What does this mean? The 0.13 mg of propofol found in the stomach is MINISCULE. Assuming, conservatively, that 200 mg would need to be swallowed to reach the blood levels seen, the 0.13 mg found is 0.00065% of the amount swallowed. The amount which would have to be swallowed in order to reach the blood levels found, even when considering Dr. Murray’s admitted injection of 25 mg IV would be many times the 200mg amount however. This refutes the defense claim that Jackson swallowed propofol causing his own death, as much more propofol would be expected to be found in the gastric contents.
In addition, absorption into the blood stream when a medication is taken orally is MUCH slower than when given IV. Dr. Murray says he was out of the room for only 2 minutes and that when he returned Jackson was not breathing. It is IMPOSSIBLE for any amount of swallowed propofol to cause this in the time frame alleged. It is also impossible that all but 0.13 mg would have been absorbed into the blood stream in this period.

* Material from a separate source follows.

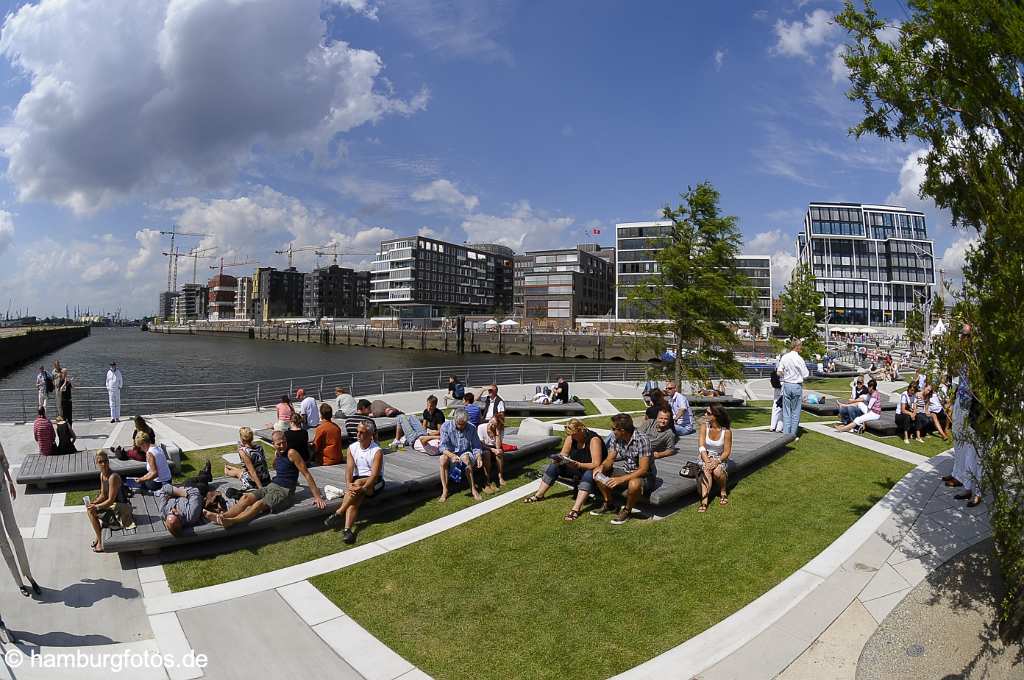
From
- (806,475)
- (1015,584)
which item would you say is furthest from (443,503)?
(1015,584)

There is another far more plausible explanation for the small amount of propofol being found in the gastric contents. Postmortem redistribution (PMR) refers to the changes that occur in drug concentrations after death. It involves the redistribution of drugs into blood from solid organs such as the lungs, liver, and heart muscle. Postmortem drug concentrations do not necessarily reflect concentrations at the time of death, as drug levels may vary according to the sampling site and the interval between death and specimen collection. The recommended sample site for post mortem toxicology is the femoral vein due to its relative remoteness from solid organs. Vessels and locations closer to solid organs would be expected to have higher concentrations than the femoral vein. PMR can also take place into the stomach. This is the most likely cause of the small amount of propofol found in Jackson’s gastric contents.

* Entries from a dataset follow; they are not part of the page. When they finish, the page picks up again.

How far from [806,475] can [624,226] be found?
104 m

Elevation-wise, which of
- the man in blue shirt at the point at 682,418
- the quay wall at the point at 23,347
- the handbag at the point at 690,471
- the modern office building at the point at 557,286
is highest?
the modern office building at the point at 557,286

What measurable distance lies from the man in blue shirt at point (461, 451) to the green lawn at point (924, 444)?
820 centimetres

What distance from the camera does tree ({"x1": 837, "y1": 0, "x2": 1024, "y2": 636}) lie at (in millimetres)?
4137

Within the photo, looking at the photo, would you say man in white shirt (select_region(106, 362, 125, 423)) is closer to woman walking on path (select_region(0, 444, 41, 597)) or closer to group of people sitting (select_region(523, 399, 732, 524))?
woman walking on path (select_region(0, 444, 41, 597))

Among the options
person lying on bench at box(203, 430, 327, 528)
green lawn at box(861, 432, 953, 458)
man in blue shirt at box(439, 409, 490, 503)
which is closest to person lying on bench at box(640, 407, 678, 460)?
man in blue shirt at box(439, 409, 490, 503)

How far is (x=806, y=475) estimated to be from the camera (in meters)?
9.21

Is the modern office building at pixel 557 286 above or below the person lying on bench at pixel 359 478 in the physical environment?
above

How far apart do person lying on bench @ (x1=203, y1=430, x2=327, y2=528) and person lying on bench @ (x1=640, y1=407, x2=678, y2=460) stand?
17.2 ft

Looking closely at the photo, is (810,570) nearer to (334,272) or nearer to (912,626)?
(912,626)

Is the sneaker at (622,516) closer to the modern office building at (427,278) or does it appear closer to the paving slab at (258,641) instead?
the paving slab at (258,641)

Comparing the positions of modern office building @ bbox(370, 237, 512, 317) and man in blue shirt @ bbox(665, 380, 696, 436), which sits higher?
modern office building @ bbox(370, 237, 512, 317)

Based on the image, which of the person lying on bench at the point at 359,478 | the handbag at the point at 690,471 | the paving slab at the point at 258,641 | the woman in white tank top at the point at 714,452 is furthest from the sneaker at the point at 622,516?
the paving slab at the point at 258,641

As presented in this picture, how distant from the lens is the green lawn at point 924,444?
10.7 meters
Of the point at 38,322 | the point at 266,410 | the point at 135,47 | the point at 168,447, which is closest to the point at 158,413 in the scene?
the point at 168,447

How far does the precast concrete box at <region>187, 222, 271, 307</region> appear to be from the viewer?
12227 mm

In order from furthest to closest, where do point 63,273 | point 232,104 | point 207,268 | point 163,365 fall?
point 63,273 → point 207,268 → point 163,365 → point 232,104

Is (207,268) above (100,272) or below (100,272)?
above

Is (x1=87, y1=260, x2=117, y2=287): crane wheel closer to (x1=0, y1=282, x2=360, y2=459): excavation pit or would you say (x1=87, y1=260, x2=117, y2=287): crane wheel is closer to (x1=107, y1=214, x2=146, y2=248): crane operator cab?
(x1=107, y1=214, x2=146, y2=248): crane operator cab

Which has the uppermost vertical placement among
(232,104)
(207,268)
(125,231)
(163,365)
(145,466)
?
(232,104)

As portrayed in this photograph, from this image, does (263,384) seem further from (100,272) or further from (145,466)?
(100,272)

Some drugs are more predisposed to PMR than others due to their particular makeup. We know that propofol does undergo some amount of PMR since blood taken from the heart (one of the organs which is know to leak drugs into the blood under PMR) contains more propofol than the femoral vein sample (3.2 vs 2.6 mcg/ml).
FINAL CONCLUSIONS: The evidence does not support the premise that Jackson drank propofol. Could Jackson have self injected propofol in the short time Murray claims he was out of the room? Yes. However, Jackson would not have been dead by the time Murray says he returned. He should easily have been resuscitated. If Jackson self administered propofol in his IV, the Murray remained out of the room for at least 8-10 minutes we estimate. The most likely scenario is that Murray started a propofol infusion after giving Jackson a bolus of propfol and after some amount of time passed Murray believed that Jackson was stable. Murray then left the room to chat on the phone and Jackson stopped breathing. Murray was gone for more than 5 minutes after breathing stopped, and likely much longer. Upon his return he immediately knew he had screwed up and that Jackson was dead. He removed the propofol infusion, hiding it for disposal later, which he did. This explains the delay in calling 911 as Murray panicked and thought about exactly what to do next. The only conclusions we can draw from the toxicology report are that Jackson did receive a dose of propofol sufficient to stop his breathing, and that it was given IV.